Provided text -
Repartee as blunt-force trauma, dirty-for-dirty, is not a fad. Blaming it on Sarah Palin is no more satisfying than accusing liberals of blood libel.

The fault, at least in part, is the collapse of the sardonic, which along with wit and irony once put grownup brakes on political savagery. Hatred rubbed up against buffoonery. Denunciatory rhetoric punned itself. When Nixon-era Vice President Spiro Agnew called liberals “an effete corps of impudent snobs who characterize themselves as intellectuals,” he was an actor in his own satire.

But satire has since grown fangs. Contrary positions are tied to self-promotion and one-upmanship, which encourages hyperbole. Wicked wit, once comic, no longer knows to steer away from the vituperative and the vindictive, twin-addictions that immediately corrupt the impolite into nastiness. Yes, new media is to blame, at least in part. Life in a virtual community pays more attention to shouters than the plucky.

Supplied material -

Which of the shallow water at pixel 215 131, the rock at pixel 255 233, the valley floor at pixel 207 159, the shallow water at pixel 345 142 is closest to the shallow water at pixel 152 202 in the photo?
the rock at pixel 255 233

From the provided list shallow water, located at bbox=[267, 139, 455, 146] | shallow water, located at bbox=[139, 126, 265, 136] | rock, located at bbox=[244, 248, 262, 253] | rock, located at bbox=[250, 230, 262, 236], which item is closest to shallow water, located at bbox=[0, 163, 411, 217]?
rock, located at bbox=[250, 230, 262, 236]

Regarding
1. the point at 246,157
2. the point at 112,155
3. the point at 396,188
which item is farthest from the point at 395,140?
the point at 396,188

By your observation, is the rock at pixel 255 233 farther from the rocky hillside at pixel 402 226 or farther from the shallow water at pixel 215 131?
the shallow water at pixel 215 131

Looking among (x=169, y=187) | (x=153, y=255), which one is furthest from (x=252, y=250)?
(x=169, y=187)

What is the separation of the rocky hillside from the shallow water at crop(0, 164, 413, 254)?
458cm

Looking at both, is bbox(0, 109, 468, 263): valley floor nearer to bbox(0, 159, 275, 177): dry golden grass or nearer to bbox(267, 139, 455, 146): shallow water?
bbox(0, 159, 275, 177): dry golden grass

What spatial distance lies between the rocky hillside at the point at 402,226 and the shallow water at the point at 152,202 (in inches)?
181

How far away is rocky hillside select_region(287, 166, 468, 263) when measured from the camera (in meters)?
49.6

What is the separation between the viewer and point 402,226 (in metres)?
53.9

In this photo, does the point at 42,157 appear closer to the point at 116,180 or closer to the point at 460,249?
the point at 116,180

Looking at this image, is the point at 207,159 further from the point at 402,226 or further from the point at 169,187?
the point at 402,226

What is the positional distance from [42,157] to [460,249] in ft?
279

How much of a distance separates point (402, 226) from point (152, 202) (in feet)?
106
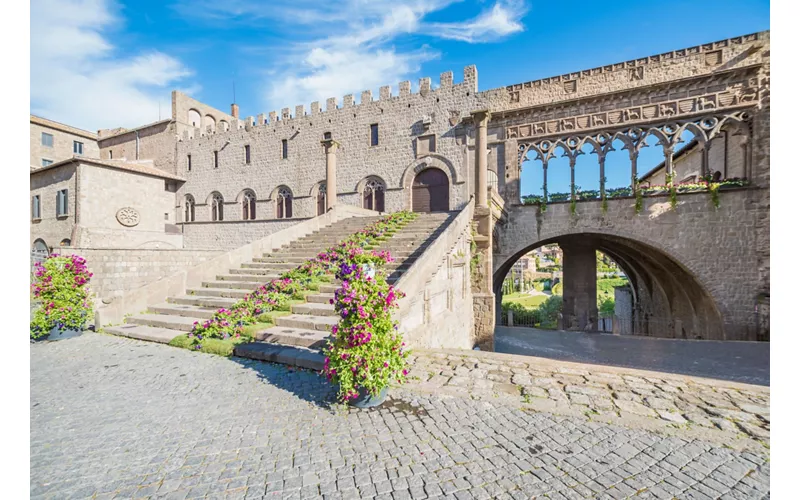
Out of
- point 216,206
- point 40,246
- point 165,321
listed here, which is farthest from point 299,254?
point 40,246

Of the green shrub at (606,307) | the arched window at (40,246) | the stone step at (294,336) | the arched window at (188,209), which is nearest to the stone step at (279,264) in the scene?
the stone step at (294,336)

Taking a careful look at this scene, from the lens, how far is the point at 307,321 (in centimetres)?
668

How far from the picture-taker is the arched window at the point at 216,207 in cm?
2570

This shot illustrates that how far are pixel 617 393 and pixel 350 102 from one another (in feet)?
69.0

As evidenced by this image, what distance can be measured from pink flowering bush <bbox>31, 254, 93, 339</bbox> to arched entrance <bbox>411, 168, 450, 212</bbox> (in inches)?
584

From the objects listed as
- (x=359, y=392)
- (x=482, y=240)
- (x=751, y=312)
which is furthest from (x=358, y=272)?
(x=751, y=312)

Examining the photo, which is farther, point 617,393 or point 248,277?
point 248,277

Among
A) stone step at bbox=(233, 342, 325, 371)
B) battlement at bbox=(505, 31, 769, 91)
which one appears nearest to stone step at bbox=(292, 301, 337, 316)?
stone step at bbox=(233, 342, 325, 371)

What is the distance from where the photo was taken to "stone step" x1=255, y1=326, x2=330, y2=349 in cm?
587

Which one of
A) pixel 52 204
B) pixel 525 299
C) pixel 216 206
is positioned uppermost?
pixel 216 206

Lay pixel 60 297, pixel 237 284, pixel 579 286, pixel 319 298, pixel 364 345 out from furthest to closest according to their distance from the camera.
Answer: pixel 579 286
pixel 237 284
pixel 319 298
pixel 60 297
pixel 364 345

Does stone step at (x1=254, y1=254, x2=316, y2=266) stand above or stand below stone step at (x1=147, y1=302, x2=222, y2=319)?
above

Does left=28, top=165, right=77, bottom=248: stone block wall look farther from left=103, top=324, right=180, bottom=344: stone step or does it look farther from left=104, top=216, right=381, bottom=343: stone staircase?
left=103, top=324, right=180, bottom=344: stone step

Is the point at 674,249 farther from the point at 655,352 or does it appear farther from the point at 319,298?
the point at 319,298
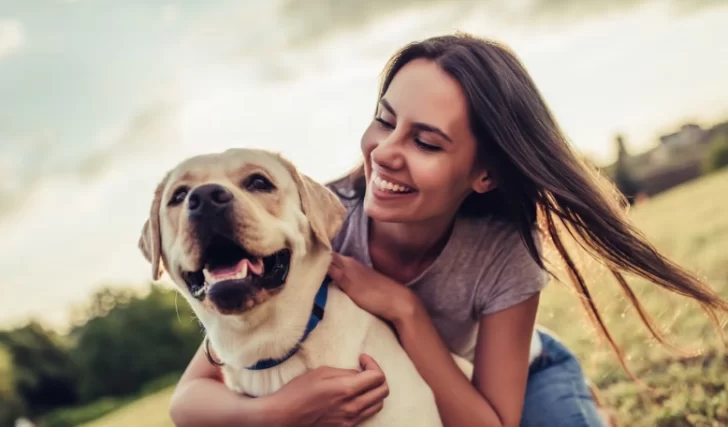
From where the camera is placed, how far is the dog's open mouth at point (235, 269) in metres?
2.14

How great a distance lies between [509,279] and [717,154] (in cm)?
1755

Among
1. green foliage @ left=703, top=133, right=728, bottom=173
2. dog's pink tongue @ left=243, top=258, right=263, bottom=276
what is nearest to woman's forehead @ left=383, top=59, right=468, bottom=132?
dog's pink tongue @ left=243, top=258, right=263, bottom=276

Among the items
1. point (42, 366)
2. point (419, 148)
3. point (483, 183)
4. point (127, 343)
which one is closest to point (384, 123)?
point (419, 148)

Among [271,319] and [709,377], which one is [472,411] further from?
[709,377]

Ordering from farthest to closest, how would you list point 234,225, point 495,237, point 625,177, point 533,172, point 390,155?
point 625,177 → point 495,237 → point 533,172 → point 390,155 → point 234,225

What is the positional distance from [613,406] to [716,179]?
12442 millimetres

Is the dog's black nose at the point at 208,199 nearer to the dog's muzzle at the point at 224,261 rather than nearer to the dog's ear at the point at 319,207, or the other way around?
the dog's muzzle at the point at 224,261

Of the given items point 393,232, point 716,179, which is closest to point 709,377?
point 393,232

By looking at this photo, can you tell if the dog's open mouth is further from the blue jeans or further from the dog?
the blue jeans

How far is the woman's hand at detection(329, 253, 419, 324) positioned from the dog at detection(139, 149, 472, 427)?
0.04 m

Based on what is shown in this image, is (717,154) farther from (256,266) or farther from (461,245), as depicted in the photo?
(256,266)

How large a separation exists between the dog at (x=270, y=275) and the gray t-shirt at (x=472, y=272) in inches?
15.4

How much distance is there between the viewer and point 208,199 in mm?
2111

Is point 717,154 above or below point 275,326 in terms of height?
below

The task -
Extend the passage on political satire above, starting right after its final sentence.

Result of this exercise -
And though political shouting was always the norm, the molecules of its harshness were theatrical. Would-be demagogues frequently collapsed into caricature. When the noxious huffing of Red-baiting Joe McCarthy turned uncouth and belligerent, a tempering agent intervened, namely Edward R. Murrow.

A sense of swordplay kept national debate from collapsing into insult. If insult had no boundaries, warned pundits and columnists, some of them insulters by trade, rules would lose their meaning. Woe-betide the disappearance of decorum, since anything-goes egalitarianism meant inviting all Hell to break loose.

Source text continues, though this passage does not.